Nach Ende und beidseitig fröhlicher Verabschiedung gehe ich etwas vorsichtig zum Veranstalter. Wir haben nach meiner Schätzung die Vorjahre wohl von der Besucherzahl her untertroffen. Aber was is das denn – der ist total happy! Mehr Leute als sonst dagewesen und nicht eine einzige negative Meinung! Hä? Wo waren die? Unter den Tischen? Wohl eher draußen in der Nachtluft, wennse gescheit waren.
Finale Abschluss-Sätze zum Ende und als Letztes, Schlussbemerkungen: Wir prüfen die Mitschnitte. Problematisch war der Stromausfall. Die Aufnahmen vom Ton liegen uns noch nicht vor. Die Videokamera hat glücklicherweise einen Akku, der eine Stunde für Weiterlaufen sorgt, auch nach Stromausfall. Unglücklicherweise ist der Hoppel relativ zu Beginn des Konzertes mal über das Stromkabel gestolpert. Die Kamera lief also nicht erst ab STROMAUSFALL auf Akku weiter, sondern bereits ab HOPPEL. Und eine Stunde später nicht mehr.

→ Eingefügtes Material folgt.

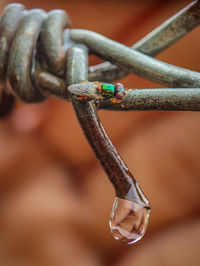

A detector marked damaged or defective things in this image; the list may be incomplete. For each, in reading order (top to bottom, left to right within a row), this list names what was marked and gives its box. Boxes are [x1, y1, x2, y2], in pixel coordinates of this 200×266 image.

corroded metal [88, 0, 200, 81]
corroded metal [67, 44, 150, 206]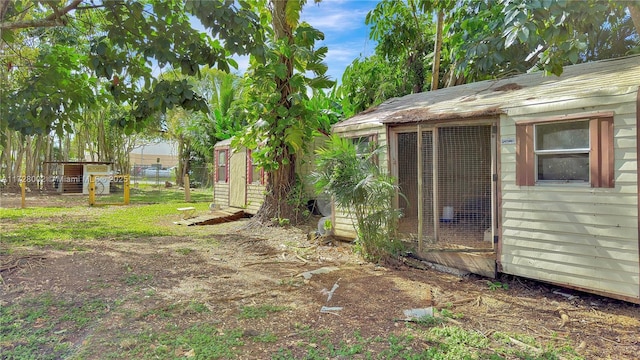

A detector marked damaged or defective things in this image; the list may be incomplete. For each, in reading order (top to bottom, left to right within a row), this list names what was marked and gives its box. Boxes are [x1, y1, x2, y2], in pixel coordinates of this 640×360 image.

rusted metal roof [336, 54, 640, 129]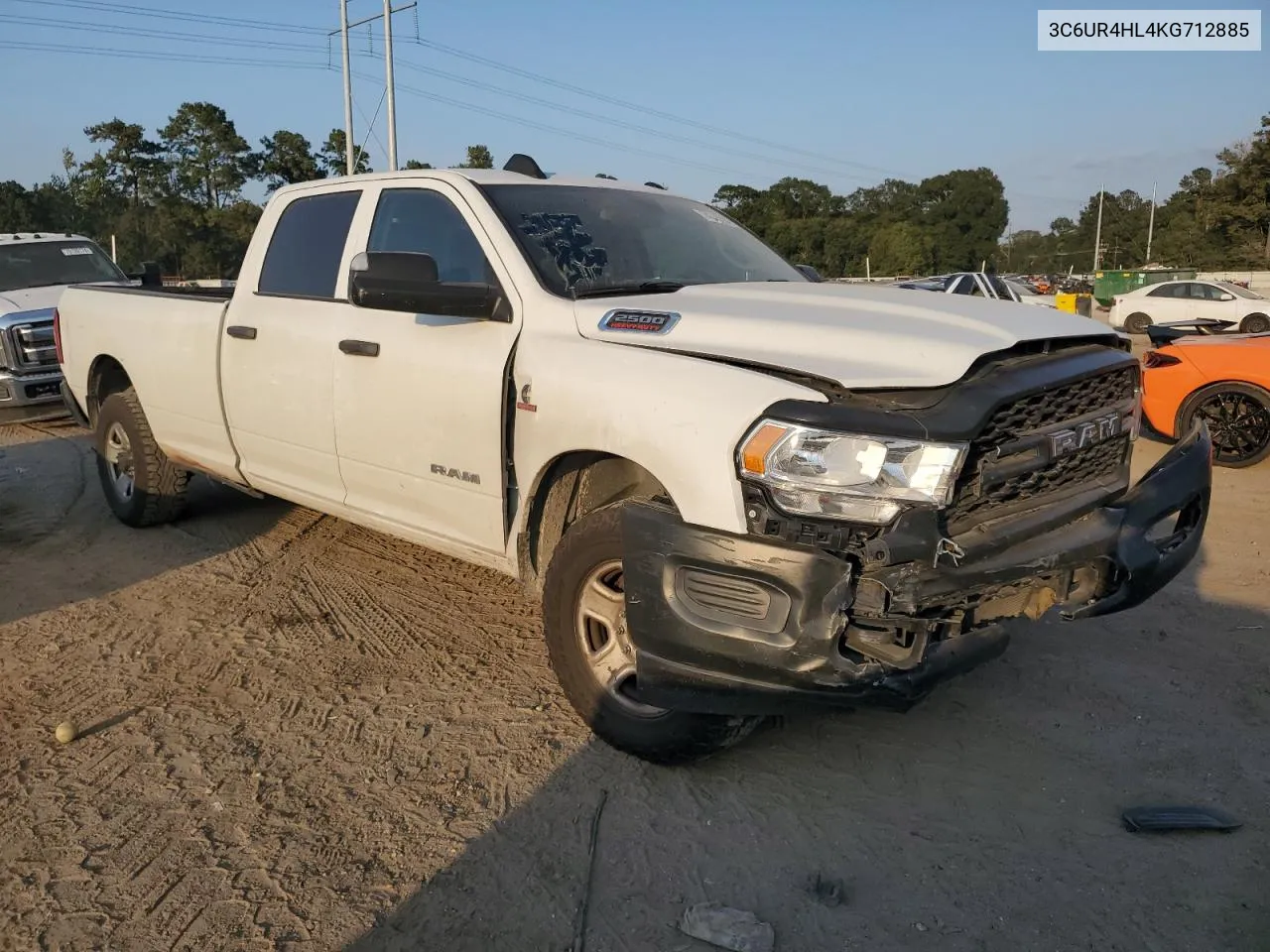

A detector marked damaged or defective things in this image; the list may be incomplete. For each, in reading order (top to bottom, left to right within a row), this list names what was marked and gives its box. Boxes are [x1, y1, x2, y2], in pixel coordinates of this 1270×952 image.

damaged white pickup truck [55, 158, 1214, 766]
crushed front bumper [623, 424, 1206, 714]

Das hat zur Folge, daß die Aufnahme das anfangs recht leere Zelt und die überhitzte Band zeigt. Und eine lange Pause mit Stromausfall. Als die Party lief, lief die Kamera nicht mehr. Hurtz. Wieder nix.

P.S.: Macht nüscht. Hat trotzdem Spass gemacht. Wir würden dann sehr gern mal wiederkommen. Vielleicht sind die Sommer ja nicht immer ganz so warm oder die Zelte nicht immer ganz so schwarz. Wir gehen jetzt duschen, und morgen spielen wir in Aschersleben. Juhu.